* _Work to complete_
Starting at the line that contains "How distantly are", copy each line through the end of the listing below. Include both ends and output nothing more.

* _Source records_
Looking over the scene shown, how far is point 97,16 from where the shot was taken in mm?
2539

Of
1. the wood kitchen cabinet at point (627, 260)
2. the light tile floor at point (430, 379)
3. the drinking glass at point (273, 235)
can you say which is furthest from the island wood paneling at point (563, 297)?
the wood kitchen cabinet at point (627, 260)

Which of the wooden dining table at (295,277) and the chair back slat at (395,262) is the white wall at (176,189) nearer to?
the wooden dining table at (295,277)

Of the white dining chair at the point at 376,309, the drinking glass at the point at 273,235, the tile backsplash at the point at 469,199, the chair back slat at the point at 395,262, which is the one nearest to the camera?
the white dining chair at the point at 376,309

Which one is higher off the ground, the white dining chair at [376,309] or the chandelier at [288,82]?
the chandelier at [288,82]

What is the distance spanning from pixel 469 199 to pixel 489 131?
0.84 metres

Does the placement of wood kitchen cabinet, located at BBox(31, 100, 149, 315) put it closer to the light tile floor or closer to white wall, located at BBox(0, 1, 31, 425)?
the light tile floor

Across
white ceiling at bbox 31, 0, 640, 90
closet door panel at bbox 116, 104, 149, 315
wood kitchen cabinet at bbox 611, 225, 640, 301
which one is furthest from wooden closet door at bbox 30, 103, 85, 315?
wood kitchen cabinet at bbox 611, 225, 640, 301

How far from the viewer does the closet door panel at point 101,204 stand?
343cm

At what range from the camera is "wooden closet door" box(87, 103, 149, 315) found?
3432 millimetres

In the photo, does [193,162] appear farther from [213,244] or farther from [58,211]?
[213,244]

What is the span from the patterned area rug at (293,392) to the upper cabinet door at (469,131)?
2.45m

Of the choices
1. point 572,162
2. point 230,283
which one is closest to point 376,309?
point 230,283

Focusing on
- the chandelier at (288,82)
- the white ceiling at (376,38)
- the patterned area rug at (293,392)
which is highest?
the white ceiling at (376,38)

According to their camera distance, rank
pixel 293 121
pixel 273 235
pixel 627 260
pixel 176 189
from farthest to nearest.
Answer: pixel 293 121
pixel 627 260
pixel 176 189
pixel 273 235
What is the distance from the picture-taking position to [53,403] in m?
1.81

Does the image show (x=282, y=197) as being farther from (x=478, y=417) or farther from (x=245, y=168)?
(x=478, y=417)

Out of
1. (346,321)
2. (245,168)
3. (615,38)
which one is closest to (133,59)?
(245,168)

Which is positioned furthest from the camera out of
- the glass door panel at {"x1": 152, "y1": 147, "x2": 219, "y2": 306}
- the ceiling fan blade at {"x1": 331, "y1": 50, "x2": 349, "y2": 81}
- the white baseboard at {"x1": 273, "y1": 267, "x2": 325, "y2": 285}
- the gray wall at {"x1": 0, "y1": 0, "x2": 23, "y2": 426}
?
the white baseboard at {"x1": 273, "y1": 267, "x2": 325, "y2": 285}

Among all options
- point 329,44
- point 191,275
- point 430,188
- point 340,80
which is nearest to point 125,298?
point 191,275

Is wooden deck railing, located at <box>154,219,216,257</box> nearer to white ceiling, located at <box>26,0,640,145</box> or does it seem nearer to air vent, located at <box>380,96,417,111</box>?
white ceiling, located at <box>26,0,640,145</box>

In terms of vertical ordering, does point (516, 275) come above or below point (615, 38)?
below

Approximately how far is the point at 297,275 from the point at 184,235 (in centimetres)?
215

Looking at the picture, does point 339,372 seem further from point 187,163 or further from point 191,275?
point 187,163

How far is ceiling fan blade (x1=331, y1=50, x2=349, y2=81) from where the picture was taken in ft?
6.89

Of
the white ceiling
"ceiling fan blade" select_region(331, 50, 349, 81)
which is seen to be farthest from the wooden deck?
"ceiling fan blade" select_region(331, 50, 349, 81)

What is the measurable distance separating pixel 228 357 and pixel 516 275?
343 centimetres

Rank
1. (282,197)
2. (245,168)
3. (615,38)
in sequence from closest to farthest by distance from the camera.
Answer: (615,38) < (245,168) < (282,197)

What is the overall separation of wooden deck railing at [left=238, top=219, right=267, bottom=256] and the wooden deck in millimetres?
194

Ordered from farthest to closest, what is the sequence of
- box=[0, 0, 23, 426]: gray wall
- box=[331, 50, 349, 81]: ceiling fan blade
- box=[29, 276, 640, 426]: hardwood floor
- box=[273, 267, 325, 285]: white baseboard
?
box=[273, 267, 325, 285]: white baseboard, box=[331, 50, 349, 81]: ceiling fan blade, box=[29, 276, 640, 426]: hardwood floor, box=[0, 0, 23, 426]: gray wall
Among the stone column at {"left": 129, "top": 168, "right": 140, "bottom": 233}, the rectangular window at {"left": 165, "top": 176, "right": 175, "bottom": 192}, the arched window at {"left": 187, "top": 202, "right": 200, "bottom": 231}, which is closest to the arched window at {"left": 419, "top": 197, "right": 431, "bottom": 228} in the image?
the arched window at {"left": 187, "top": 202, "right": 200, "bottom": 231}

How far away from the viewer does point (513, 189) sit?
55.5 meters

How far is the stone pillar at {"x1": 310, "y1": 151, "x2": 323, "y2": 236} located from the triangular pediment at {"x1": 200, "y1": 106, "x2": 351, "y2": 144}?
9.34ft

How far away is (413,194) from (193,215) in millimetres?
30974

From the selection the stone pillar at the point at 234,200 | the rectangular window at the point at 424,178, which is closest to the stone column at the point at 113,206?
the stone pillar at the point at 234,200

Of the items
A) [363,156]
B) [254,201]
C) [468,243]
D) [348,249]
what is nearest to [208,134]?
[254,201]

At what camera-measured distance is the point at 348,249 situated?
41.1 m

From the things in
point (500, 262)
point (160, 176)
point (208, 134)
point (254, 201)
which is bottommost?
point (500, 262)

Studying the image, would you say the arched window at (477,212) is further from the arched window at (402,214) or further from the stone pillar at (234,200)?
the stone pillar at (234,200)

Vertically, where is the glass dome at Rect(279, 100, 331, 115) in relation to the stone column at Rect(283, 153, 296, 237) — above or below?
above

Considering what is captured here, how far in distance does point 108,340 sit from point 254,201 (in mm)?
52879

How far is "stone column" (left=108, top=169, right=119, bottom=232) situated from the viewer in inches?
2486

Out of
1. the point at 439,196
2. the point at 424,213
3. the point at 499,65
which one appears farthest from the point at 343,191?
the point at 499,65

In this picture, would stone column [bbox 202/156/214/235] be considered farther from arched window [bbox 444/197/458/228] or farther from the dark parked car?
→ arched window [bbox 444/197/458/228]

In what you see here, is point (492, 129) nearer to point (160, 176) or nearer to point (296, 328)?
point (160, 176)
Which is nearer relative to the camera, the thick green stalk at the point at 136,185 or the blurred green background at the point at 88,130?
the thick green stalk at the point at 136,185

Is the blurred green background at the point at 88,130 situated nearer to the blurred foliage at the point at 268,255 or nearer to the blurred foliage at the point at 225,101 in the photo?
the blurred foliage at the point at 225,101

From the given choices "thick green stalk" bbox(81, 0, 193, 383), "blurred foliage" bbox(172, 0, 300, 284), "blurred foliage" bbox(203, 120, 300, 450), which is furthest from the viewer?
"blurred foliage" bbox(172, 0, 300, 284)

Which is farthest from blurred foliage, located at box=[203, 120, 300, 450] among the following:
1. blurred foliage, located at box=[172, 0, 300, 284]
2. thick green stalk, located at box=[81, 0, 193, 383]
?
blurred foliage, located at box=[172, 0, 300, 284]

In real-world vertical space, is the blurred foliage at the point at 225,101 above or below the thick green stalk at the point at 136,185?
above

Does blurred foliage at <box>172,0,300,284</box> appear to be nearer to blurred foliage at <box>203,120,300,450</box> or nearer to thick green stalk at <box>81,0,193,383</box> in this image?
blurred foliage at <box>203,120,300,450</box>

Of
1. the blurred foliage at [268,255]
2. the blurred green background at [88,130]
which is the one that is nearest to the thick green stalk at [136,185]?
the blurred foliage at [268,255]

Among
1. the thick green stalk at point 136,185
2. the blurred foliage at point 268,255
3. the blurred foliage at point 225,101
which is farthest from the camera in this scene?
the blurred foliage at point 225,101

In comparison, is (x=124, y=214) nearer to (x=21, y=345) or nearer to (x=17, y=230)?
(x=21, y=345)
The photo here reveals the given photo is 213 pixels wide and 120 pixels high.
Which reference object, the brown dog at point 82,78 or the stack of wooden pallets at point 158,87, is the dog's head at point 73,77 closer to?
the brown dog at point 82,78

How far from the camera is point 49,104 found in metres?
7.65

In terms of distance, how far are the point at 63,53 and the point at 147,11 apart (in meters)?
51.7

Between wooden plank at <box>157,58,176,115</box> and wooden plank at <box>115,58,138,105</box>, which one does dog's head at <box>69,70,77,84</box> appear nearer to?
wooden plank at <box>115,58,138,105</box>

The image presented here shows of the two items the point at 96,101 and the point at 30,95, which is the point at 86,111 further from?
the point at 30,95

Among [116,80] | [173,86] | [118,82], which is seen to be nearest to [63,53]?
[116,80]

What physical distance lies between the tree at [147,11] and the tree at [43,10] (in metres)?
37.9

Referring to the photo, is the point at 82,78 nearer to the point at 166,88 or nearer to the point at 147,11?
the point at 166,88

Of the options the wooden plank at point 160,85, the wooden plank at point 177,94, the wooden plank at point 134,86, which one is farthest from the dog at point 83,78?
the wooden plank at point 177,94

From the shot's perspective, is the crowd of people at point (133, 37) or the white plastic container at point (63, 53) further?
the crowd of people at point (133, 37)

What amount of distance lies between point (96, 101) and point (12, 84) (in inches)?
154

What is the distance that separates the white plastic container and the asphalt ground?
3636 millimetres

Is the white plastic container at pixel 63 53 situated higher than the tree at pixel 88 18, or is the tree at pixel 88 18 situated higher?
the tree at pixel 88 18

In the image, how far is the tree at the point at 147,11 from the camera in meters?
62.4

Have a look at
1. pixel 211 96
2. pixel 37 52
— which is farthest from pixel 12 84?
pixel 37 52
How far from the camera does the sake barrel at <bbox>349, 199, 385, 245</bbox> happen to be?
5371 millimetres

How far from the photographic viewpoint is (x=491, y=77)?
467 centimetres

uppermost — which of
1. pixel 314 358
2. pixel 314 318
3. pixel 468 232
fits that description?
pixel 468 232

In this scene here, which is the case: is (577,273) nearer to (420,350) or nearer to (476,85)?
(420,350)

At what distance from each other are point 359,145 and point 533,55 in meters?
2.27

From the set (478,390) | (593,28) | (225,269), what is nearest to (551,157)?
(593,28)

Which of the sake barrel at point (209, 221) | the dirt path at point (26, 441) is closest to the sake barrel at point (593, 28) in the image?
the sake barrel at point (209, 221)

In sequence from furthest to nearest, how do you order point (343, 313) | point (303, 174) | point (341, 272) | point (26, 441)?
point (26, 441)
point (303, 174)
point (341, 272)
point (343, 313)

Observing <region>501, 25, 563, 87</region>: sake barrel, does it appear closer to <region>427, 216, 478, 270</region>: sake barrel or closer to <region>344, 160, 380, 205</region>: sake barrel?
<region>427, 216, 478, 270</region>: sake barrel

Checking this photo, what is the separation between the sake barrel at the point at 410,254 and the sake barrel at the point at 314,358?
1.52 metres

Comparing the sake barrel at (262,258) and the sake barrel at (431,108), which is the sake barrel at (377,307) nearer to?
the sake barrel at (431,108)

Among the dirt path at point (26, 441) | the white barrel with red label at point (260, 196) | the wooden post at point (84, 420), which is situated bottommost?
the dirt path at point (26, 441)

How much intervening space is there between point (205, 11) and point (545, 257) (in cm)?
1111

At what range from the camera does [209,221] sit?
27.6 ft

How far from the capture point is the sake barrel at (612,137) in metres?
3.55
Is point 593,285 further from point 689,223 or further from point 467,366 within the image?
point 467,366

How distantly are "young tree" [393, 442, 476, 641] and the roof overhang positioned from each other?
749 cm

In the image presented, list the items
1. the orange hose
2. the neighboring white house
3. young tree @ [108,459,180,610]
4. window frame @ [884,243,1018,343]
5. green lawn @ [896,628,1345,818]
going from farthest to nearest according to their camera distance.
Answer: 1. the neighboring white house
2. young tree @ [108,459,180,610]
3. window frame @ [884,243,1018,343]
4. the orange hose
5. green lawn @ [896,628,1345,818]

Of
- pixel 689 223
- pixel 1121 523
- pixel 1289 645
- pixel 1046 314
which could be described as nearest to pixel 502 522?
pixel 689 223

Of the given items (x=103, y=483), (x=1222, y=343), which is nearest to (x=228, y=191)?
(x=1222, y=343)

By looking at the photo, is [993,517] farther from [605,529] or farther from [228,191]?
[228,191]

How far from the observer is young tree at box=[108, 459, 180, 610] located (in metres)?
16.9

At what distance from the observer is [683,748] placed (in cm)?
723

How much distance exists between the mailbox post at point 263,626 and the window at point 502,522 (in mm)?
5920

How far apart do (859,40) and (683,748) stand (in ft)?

* _Task response_
How distantly are "young tree" [393, 442, 476, 641] and the roof overhang positioned from each other?
749 cm

In the image presented, list the items
1. the orange hose
2. the neighboring white house
3. young tree @ [108,459,180,610]
4. window frame @ [884,243,1018,343]
5. green lawn @ [896,628,1345,818]
going from farthest to nearest according to their camera distance.
Answer: 1. the neighboring white house
2. young tree @ [108,459,180,610]
3. window frame @ [884,243,1018,343]
4. the orange hose
5. green lawn @ [896,628,1345,818]

Of
- pixel 689 223
- pixel 1121 523
- pixel 1289 645
- pixel 1046 314
which could be described as nearest to pixel 502 522?
pixel 689 223

Of the given items (x=103, y=483), (x=1222, y=343), which is nearest to (x=228, y=191)?
(x=1222, y=343)

By looking at the photo, is [993,517] farther from [605,529] or farther from [228,191]?
[228,191]

How far from the observer is young tree at box=[108, 459, 180, 610] located (in metres)?
16.9

At what distance from the observer is [683,748] placed (in cm)?
723

How much distance exists between the mailbox post at point 263,626 and the window at point 502,522 (in mm)?
5920

How far apart do (859,40) and (683,748) stand (in ft)?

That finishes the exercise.